INPUT below:

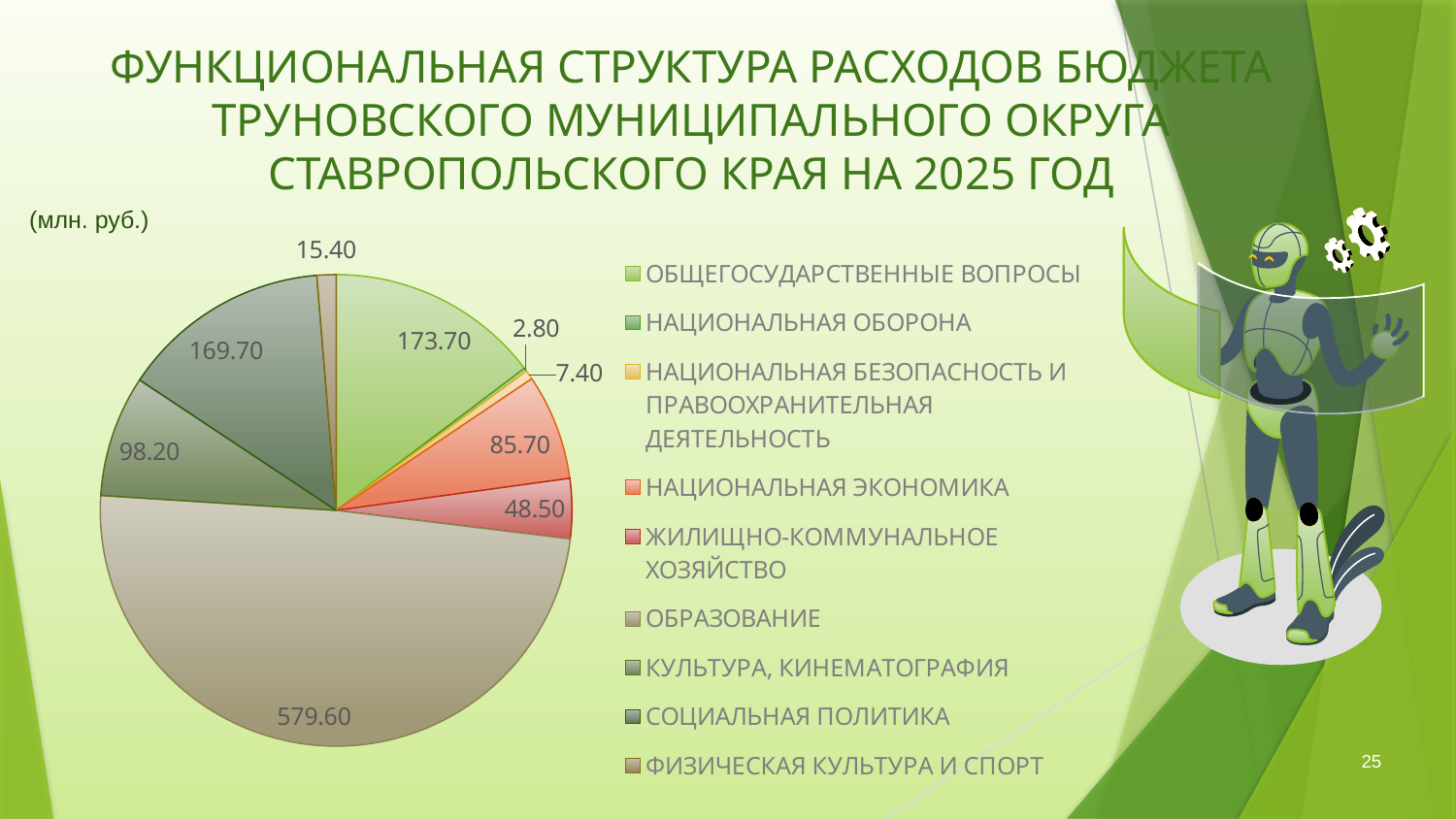
Which category has the largest slice of the pie? ОБРАЗОВАНИЕ What is the value for СОЦИАЛЬНАЯ ПОЛИТИКА? 169.70 Which is larger, the value for КУЛЬТУРА, КИНЕМАТОГРАФИЯ or the value for НАЦИОНАЛЬНАЯ ЭКОНОМИКА? КУЛЬТУРА, КИНЕМАТОГРАФИЯ Which category has the smallest slice of the pie? НАЦИОНАЛЬНАЯ ОБОРОНА What is the difference between the values for ОБЩЕГОСУДАРСТВЕННЫЕ ВОПРОСЫ and СОЦИАЛЬНАЯ ПОЛИТИКА? 4.00 What unit is indicated for the values in the chart? млн. руб. What is the value for НАЦИОНАЛЬНАЯ ЭКОНОМИКА? 85.70 What is the value for НАЦИОНАЛЬНАЯ ОБОРОНА? 2.80 What is the value for ОБРАЗОВАНИЕ? 579.60 What kind of chart is shown on the slide? pie chart How many categories does the pie chart have? 9 What is the difference between the values for ЖИЛИЩНО-КОММУНАЛЬНОЕ ХОЗЯЙСТВО and ФИЗИЧЕСКАЯ КУЛЬТУРА И СПОРТ? 33.10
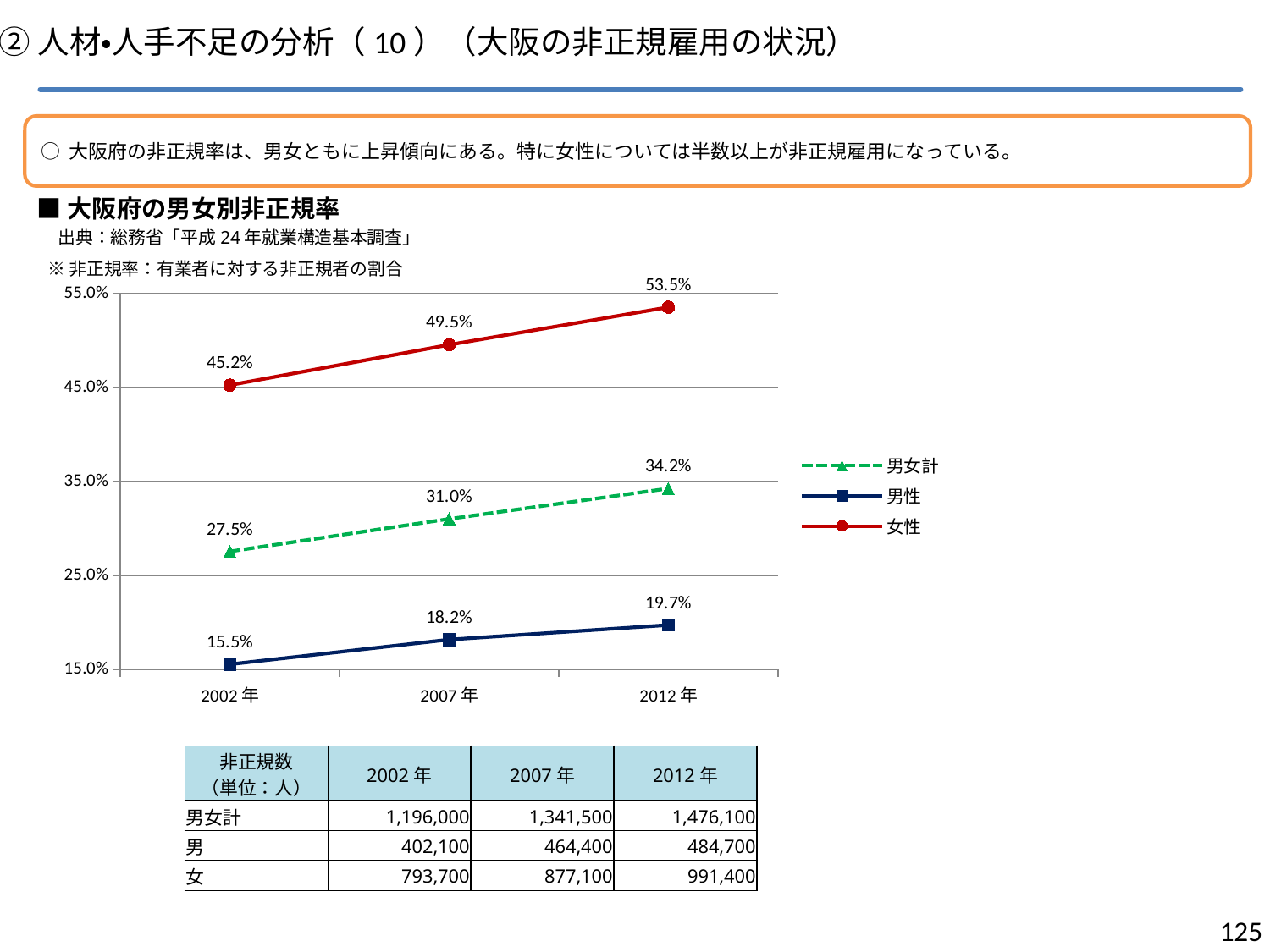
What is the value for 男女計 in 2007年? 31.0% What is the value for 男性 in 2002年? 15.5% What type of chart is shown on the slide? line chart Does the 男性 series rise or fall from 2002年 to 2012年? rise What is the difference between the 女性 value and the 男性 value in 2012年? 33.8% How many series does the legend list? 3 Which series has the highest value in 2012年? 女性 Which is larger, the 男女計 value in 2012年 or the 女性 value in 2002年? 女性 in 2002年 Which series has the lowest value in 2002年? 男性 How many years are shown on the x axis? 3 What is the value for 女性 in 2012年? 53.5% Which series is drawn with a dashed line? 男女計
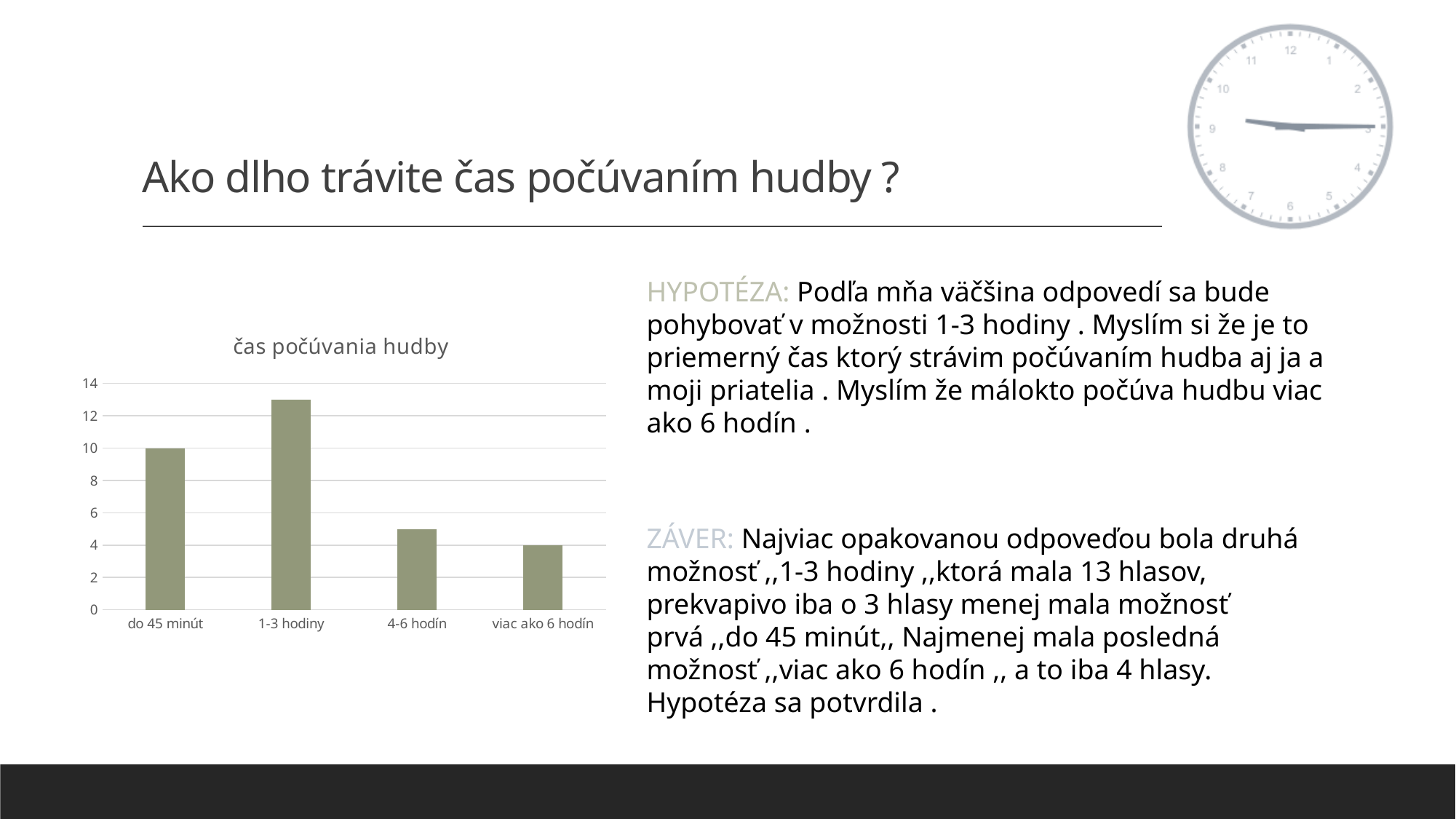
What is the highest value shown on the vertical axis of the chart? 14 Which category has the highest value? 1-3 hodiny What is the value for 'do 45 minút'? 10 What kind of chart is shown on the slide? bar chart Is the value for '4-6 hodín' greater or less than 6? less Which is larger, the value for 'do 45 minút' or the value for '4-6 hodín'? do 45 minút Is the value for '1-3 hodiny' greater or less than 12? greater What is the difference between the value for 'do 45 minút' and the value for 'viac ako 6 hodín'? 6 Which category has the lowest value? viac ako 6 hodín How many categories are shown on the x axis of the chart? 4 What is the title of the chart? čas počúvania hudby What is the value for 'viac ako 6 hodín'? 4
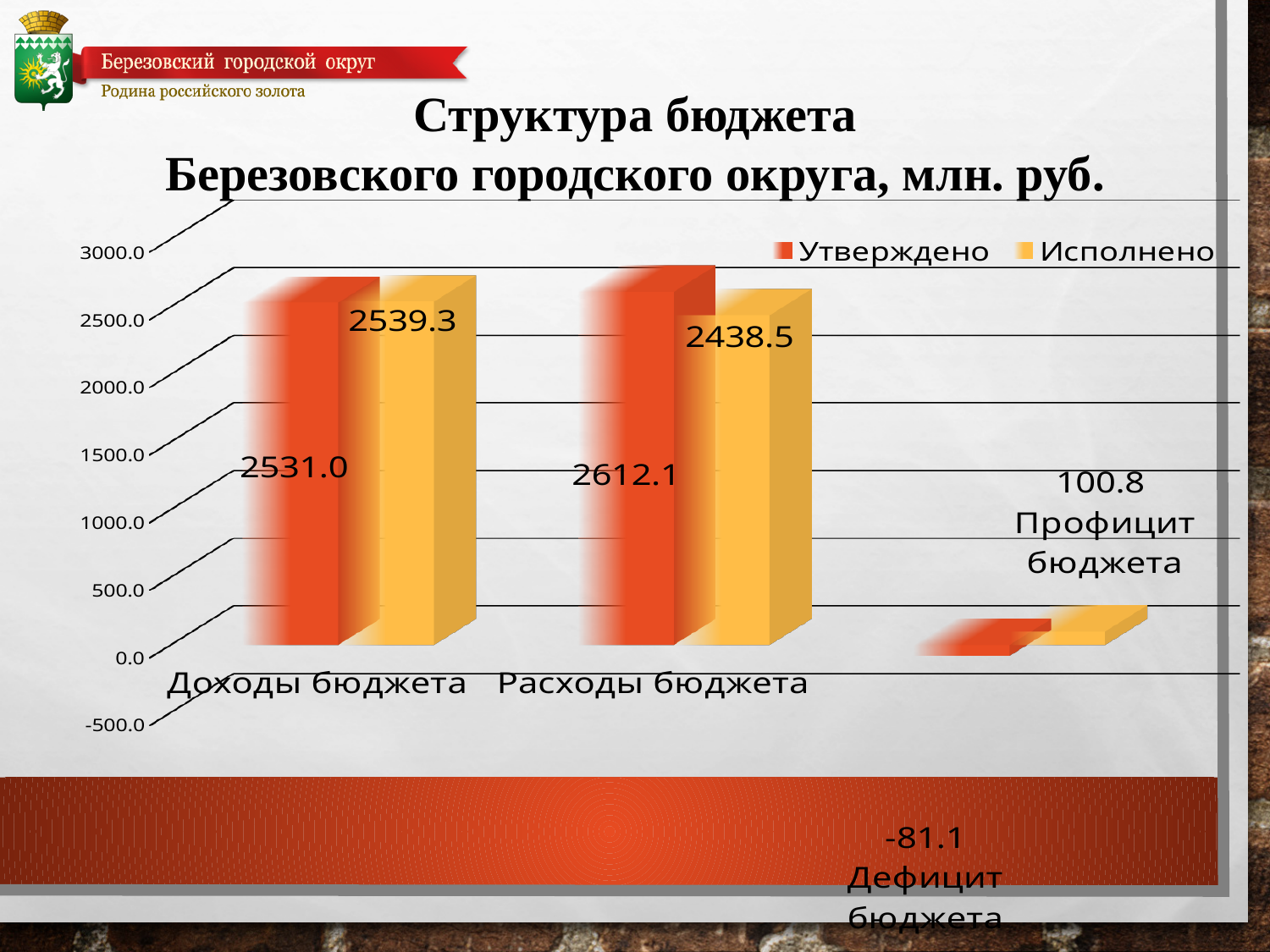
What is the Исполнено value for Доходы бюджета? 2539.3 What is the Утверждено value for Доходы бюджета? 2531.0 How many series does the legend list? 2 What value is labelled as Профицит бюджета on the chart? 100.8 What kind of chart is shown on the slide? Bar chart What is the difference between the Утверждено and Исполнено values for Расходы бюджета? 173.6 What is the Утверждено value for Расходы бюджета? 2612.1 What is the Исполнено value for Расходы бюджета? 2438.5 What is the difference between the Исполнено and Утверждено values for Доходы бюджета? 8.3 Which category has the highest Утверждено value? Расходы бюджета Which category has the highest Исполнено value? Доходы бюджета Which is larger for Расходы бюджета: the Утверждено value or the Исполнено value? Утверждено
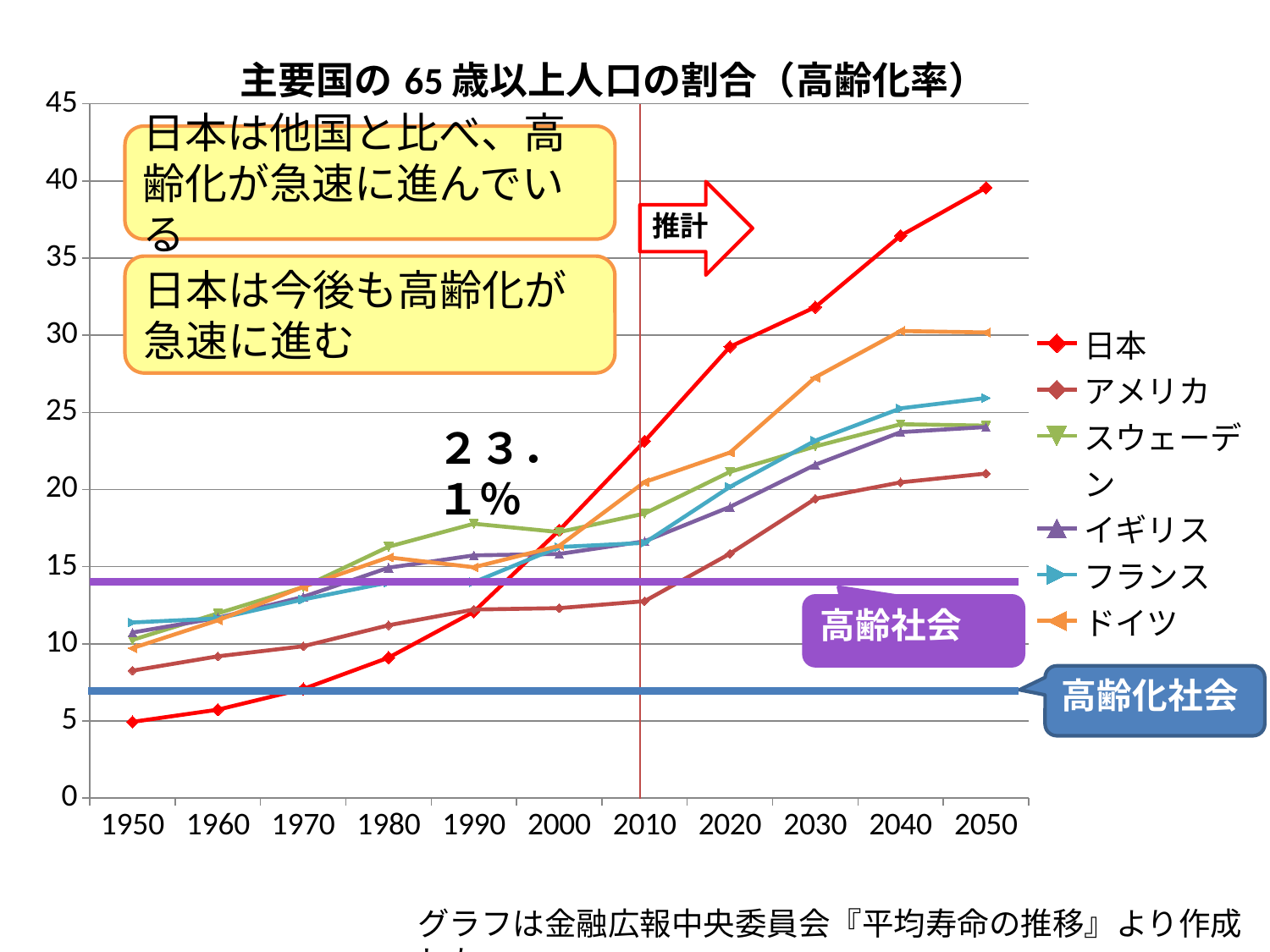
How many years are shown along the x axis? 11 In 2050, which is higher, ドイツ or フランス? ドイツ Is the value for アメリカ in 2050 greater or less than 25? less Which country has the lowest value in 2050? アメリカ What kind of chart is shown on the slide? line chart Does the line for 日本 rise or fall from 1950 to 2050? rise Is the value for 日本 in 2050 greater or less than 35? greater How many series does the legend list? 6 Which country has the lowest value in 1950? 日本 What is the title of the chart? 主要国の65歳以上人口の割合（高齢化率） What value is labelled for 日本 in 2010? ２３．１％ Which country has the highest value in 2050? 日本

End of INPUT.

TASK TO COMPLETE: Copy the entries word for word, from the start of the entries through the line containing "What is the value for 男女計", leaving the pictures out of your answer.

ANSWER SECTION:
Which category has the largest slice of the pie? ОБРАЗОВАНИЕ What is the value for СОЦИАЛЬНАЯ ПОЛИТИКА? 169.70 Which is larger, the value for КУЛЬТУРА, КИНЕМАТОГРАФИЯ or the value for НАЦИОНАЛЬНАЯ ЭКОНОМИКА? КУЛЬТУРА, КИНЕМАТОГРАФИЯ Which category has the smallest slice of the pie? НАЦИОНАЛЬНАЯ ОБОРОНА What is the difference between the values for ОБЩЕГОСУДАРСТВЕННЫЕ ВОПРОСЫ and СОЦИАЛЬНАЯ ПОЛИТИКА? 4.00 What unit is indicated for the values in the chart? млн. руб. What is the value for НАЦИОНАЛЬНАЯ ЭКОНОМИКА? 85.70 What is the value for НАЦИОНАЛЬНАЯ ОБОРОНА? 2.80 What is the value for ОБРАЗОВАНИЕ? 579.60 What kind of chart is shown on the slide? pie chart How many categories does the pie chart have? 9 What is the difference between the values for ЖИЛИЩНО-КОММУНАЛЬНОЕ ХОЗЯЙСТВО and ФИЗИЧЕСКАЯ КУЛЬТУРА И СПОРТ? 33.10
What is the value for 男女計 in 2007年? 31.0% What is the value for 男性 in 2002年? 15.5% What type of chart is shown on the slide? line chart Does the 男性 series rise or fall from 2002年 to 2012年? rise What is the difference between the 女性 value and the 男性 value in 2012年? 33.8% How many series does the legend list? 3 Which series has the highest value in 2012年? 女性 Which is larger, the 男女計 value in 2012年 or the 女性 value in 2002年? 女性 in 2002年 Which series has the lowest value in 2002年? 男性 How many years are shown on the x axis? 3 What is the value for 女性 in 2012年? 53.5% Which series is drawn with a dashed line? 男女計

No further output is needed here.